R. Hodges Journey

| September 12, 2012

Hello.  This is David Evarts.  I am one of the site hosts.   I’d like to introduce to R. Hodges story.  In the Celebrating Creation by Natural Selection facebook group, we’ve had an ongoing thread in which people, if they so choose, can share their journey towards accepting the evidence that God has left that his works include evolution.  Many of the stories are truly sad.  Some people have lost a faith in God that they truly value, due in part to being told that either evolution or the Bible is true.  Others have been rejected by their churches for accepting science.   Many are fortunate that they do not have to see the two as conflicting.    I think that R.s’ story is poignant and illustrates that a person from an anti-evolutionary background can come to accept science and Gods love without experiencing a terrible faith crisis due or being ostracized.  So, thank you Mrs. Hodges for sharing your journey.  Here it is in her words……….

I was brought up in the Assemblies of God church in my early years. My parents served as missionaries in Asia, where I was born, but we left when I was a baby. My grandfather (who is such a loving, beautiful old man) pastored an A of G church on the East Coast, and my dad was an assistant pastor. I think many of the people there would be considered fundamentalists, but they went against stereotype and were really loving. Still, there was an emphasis by some Sunday school teachers on Hell, which scared the tar out of me. I went up for every altar call. My relationship with God was real, but complicated. When I was very young, I had some cool experiences in which I feel he clearly showed me how much he loved me, and I wanted so much to bless his heart. However, the more I “learned”, the more it seemed to me that I had to work really hard to please God. I started to develop anxiety issues about it (that weren’t helped by medications I had to take for an illness–they fueled the anxious feelings) and no one seemed to understand. I felt really far away from God during that time. What made it worse was that I was learning about evolution in school, and it made sense to me, but people at my semi-fundamentalist church led me to believe you couldn’t believe in both God and evolution. I thought I had to choose between the two, so I chose God.

At one point in my teens, I just quit. I told God I was through with praying my well-thought-out little prayers and trying to be perfect all the time, and that I had serious doubts about him, but if he was anything like I remembered him as a kid, I wanted to know him. However, if he was as cold and perfectionistic and unloving as he was portrayed sometimes, I only wanted to believe in him to avoid hellfire, quite frankly. I was gut-level honest for the first time in years, and not particularly polite in my prayer. It was the best thing I ever did. That seemed to open up the doors for God to show me how much he loved me, in some really beautiful, miraculous ways. I still put evolution on the back burner, because I got busy with other things and also because I didn’t want to do anything to jeopardize this wonderful God thing I had going. Many years later, I fell in love with and married a very Liberal, science-loving Christian.

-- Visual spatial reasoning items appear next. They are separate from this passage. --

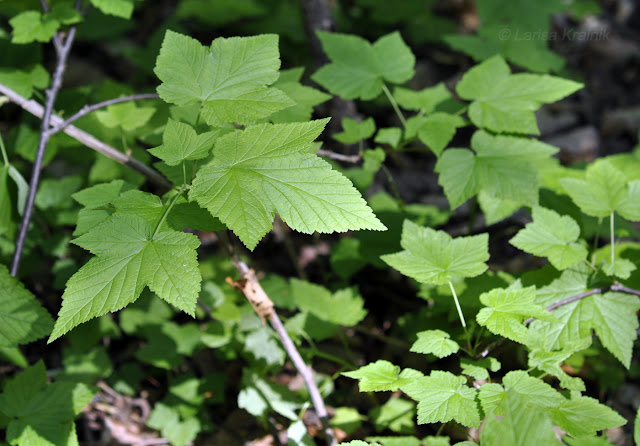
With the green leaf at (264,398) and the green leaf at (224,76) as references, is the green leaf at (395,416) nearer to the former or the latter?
the green leaf at (264,398)

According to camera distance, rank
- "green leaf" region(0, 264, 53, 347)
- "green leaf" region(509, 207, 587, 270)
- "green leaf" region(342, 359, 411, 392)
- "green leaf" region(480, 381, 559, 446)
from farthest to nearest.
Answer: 1. "green leaf" region(509, 207, 587, 270)
2. "green leaf" region(0, 264, 53, 347)
3. "green leaf" region(342, 359, 411, 392)
4. "green leaf" region(480, 381, 559, 446)

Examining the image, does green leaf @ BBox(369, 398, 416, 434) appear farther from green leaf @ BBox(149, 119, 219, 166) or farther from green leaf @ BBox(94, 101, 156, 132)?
green leaf @ BBox(94, 101, 156, 132)

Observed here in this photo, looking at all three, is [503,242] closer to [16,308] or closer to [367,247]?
[367,247]

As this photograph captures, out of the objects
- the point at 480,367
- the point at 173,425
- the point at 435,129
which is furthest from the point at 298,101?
the point at 173,425

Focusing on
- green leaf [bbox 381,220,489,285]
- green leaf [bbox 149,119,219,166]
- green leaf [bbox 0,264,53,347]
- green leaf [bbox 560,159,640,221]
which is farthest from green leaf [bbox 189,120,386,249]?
green leaf [bbox 560,159,640,221]

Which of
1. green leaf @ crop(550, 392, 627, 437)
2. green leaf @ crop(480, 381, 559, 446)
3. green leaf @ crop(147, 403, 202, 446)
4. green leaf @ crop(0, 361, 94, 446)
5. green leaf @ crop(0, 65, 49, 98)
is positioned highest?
green leaf @ crop(0, 65, 49, 98)

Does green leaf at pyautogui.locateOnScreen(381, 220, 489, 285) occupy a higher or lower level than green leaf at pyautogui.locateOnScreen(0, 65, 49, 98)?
lower

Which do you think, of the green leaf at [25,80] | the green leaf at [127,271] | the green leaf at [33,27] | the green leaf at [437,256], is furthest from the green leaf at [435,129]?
the green leaf at [25,80]

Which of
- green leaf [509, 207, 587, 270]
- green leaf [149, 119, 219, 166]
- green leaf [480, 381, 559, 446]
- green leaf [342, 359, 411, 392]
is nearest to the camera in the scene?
green leaf [480, 381, 559, 446]
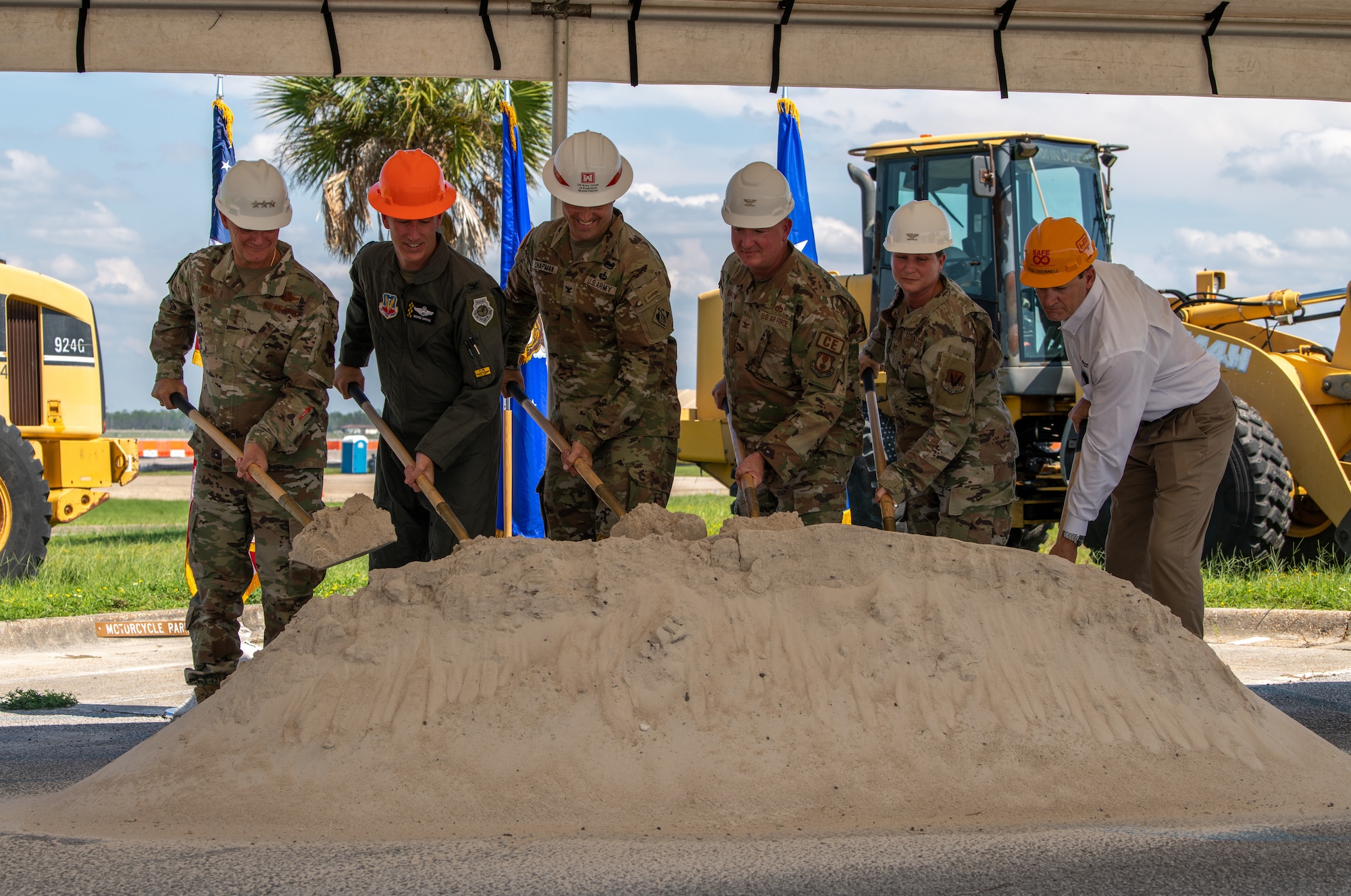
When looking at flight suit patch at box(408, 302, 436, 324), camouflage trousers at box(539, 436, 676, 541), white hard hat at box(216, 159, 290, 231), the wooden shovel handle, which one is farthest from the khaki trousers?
white hard hat at box(216, 159, 290, 231)

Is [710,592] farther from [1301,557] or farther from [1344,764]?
[1301,557]

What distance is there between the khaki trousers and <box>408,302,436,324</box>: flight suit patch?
8.19 ft

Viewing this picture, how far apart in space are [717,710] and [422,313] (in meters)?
1.91

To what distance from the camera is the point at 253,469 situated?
385 centimetres

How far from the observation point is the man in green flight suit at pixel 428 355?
13.3 ft

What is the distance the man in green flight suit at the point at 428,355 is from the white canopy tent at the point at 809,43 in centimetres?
53

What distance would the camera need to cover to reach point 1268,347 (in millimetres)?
7906

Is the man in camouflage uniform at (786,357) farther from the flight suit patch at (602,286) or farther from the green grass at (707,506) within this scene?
the green grass at (707,506)

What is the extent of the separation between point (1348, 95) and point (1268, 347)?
3.73 m

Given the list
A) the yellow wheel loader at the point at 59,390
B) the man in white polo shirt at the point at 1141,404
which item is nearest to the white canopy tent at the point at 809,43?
the man in white polo shirt at the point at 1141,404

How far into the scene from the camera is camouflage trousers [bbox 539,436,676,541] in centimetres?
421

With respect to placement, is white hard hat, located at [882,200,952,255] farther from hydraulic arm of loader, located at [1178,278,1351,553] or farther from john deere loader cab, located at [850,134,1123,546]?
hydraulic arm of loader, located at [1178,278,1351,553]

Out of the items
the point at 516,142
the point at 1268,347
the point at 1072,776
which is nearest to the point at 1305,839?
the point at 1072,776

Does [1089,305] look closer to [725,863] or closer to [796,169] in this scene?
[725,863]
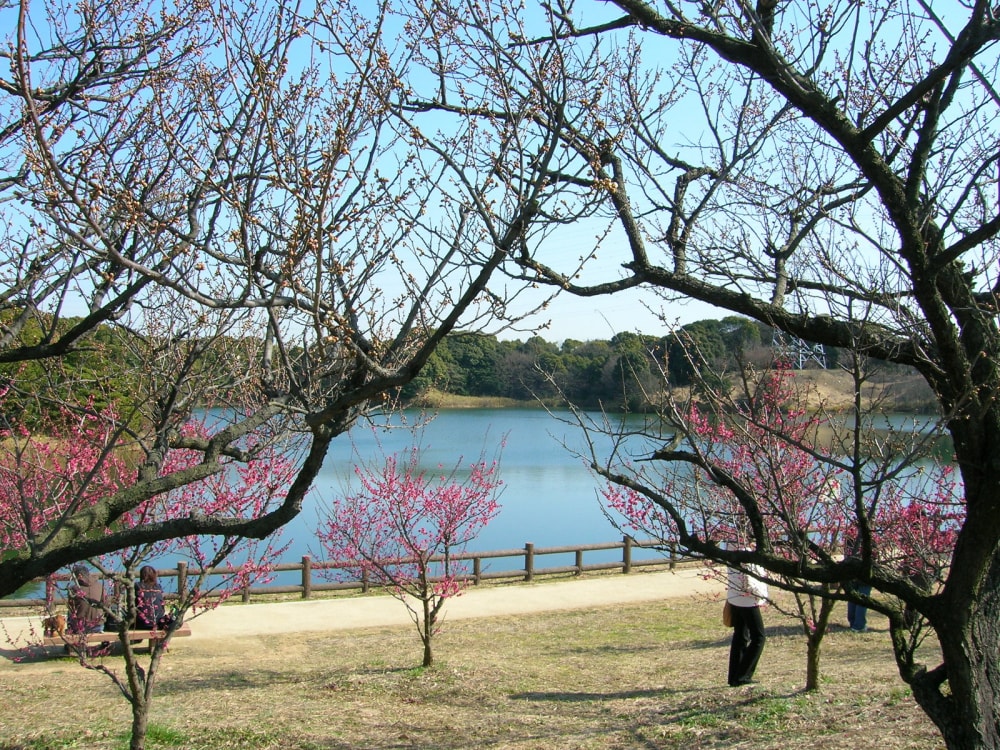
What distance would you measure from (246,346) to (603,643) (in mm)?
5783

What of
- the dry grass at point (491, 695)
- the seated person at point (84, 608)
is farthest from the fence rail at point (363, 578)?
the dry grass at point (491, 695)

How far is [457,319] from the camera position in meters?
3.49

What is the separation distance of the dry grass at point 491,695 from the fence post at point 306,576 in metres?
2.69

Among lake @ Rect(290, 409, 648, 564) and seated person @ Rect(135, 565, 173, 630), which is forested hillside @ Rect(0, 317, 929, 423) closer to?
lake @ Rect(290, 409, 648, 564)

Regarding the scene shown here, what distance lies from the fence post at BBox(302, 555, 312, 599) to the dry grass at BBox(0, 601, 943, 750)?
8.81 ft

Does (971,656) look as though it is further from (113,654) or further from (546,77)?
(113,654)

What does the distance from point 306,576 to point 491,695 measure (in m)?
6.43

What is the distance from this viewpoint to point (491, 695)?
7945mm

Most of my conservative friends and family were okay with it, because my husband is incredibly likable, and, as some of them told me, he “must be a Republican in his heart”. (He’s not). Evolution was very interesting to my husband, and I felt that I ought to look into it more so we could share that together, and also because I had arrived at a place in my walk with God in which I finally gave myself freedom to fully question, and truly ask anything.

This group has helped SO MUCH, and I’ve loved learning about evolution. It’s shaken my worldview a bit and I’ve had to do some adjusting. It hasn’t all been easy. However, I feel really fortunate, especially after hearing some other stories from people in the group, that it’s not that big a deal for my really conservative friends and family. (I think they are more concerned that I am not voting Republican this election ;o). I think some of them look askance at me for thinking evolution makes sense, but they’ve been looking askance at me for a long time anyway, with love and amusement. In my case, it’s been a mostly gentle transition and Christians have responded with a minimum of judgement.